--- Supplied data ---
◇ ◇ ◇ ◇

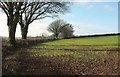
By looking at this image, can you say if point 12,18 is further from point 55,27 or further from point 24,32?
point 55,27

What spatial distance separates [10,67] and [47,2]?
3384 centimetres

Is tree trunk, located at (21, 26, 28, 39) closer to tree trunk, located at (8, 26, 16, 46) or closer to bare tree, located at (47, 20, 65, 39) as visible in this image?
tree trunk, located at (8, 26, 16, 46)

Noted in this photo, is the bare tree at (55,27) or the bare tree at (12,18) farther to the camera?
the bare tree at (55,27)

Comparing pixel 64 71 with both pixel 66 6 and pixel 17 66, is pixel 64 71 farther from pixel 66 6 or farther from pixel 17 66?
pixel 66 6

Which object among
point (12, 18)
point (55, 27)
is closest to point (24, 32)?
point (12, 18)

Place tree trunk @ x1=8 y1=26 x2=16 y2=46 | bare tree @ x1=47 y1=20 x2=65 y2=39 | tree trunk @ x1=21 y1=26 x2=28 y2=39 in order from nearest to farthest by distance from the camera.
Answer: tree trunk @ x1=8 y1=26 x2=16 y2=46 → tree trunk @ x1=21 y1=26 x2=28 y2=39 → bare tree @ x1=47 y1=20 x2=65 y2=39

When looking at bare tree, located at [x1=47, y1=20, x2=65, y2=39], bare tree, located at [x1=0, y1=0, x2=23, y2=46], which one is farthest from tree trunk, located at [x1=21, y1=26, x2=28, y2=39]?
bare tree, located at [x1=47, y1=20, x2=65, y2=39]

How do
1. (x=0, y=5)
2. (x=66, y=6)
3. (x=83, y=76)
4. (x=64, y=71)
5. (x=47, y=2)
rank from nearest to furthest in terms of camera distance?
1. (x=83, y=76)
2. (x=64, y=71)
3. (x=0, y=5)
4. (x=66, y=6)
5. (x=47, y=2)

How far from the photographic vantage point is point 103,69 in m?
16.2

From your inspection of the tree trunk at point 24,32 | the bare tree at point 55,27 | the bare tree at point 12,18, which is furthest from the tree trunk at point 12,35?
the bare tree at point 55,27

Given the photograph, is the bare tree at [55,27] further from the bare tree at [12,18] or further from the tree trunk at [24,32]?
the bare tree at [12,18]

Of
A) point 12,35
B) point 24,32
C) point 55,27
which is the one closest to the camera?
point 12,35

◇ ◇ ◇ ◇

--- To do ---
Quote every one of the records above word for word, omitting the pictures from your answer.

--- Right answer ---
By looking at this image, can you say if point 12,18 is further from point 55,27 or further from point 24,32?
point 55,27

What spatial distance separates [10,67] and [47,2]?
3384 centimetres

Is tree trunk, located at (21, 26, 28, 39) closer to tree trunk, located at (8, 26, 16, 46) or closer to bare tree, located at (47, 20, 65, 39) as visible in this image?
tree trunk, located at (8, 26, 16, 46)

Noted in this photo, is the bare tree at (55,27) or the bare tree at (12,18) farther to the camera?
the bare tree at (55,27)

Comparing pixel 64 71 with both pixel 66 6 and pixel 17 66, is pixel 64 71 farther from pixel 66 6 or farther from pixel 17 66?
pixel 66 6

Which object among
point (12, 18)
point (55, 27)
is closest to point (24, 32)?
point (12, 18)

Place tree trunk @ x1=8 y1=26 x2=16 y2=46 | bare tree @ x1=47 y1=20 x2=65 y2=39 | tree trunk @ x1=21 y1=26 x2=28 y2=39 in order from nearest to farthest by distance from the camera.
Answer: tree trunk @ x1=8 y1=26 x2=16 y2=46 → tree trunk @ x1=21 y1=26 x2=28 y2=39 → bare tree @ x1=47 y1=20 x2=65 y2=39

When looking at bare tree, located at [x1=47, y1=20, x2=65, y2=39], bare tree, located at [x1=0, y1=0, x2=23, y2=46], which one is farthest from tree trunk, located at [x1=21, y1=26, x2=28, y2=39]?
bare tree, located at [x1=47, y1=20, x2=65, y2=39]

How do
1. (x=0, y=5)
2. (x=66, y=6)
3. (x=83, y=76)
4. (x=64, y=71)
5. (x=47, y=2)
rank from nearest to furthest in terms of camera distance?
1. (x=83, y=76)
2. (x=64, y=71)
3. (x=0, y=5)
4. (x=66, y=6)
5. (x=47, y=2)

How far from the photographic vantage point is point 103,69 in m?
16.2

From your inspection of the tree trunk at point 24,32 | the bare tree at point 55,27 | the bare tree at point 12,18, which is furthest from the tree trunk at point 12,35?
the bare tree at point 55,27

Given the photograph, is the bare tree at [55,27] further from the bare tree at [12,18] or further from the tree trunk at [24,32]?
the bare tree at [12,18]

Of
A) point 12,35
B) point 24,32
C) point 55,27
which is the one closest to the camera?
point 12,35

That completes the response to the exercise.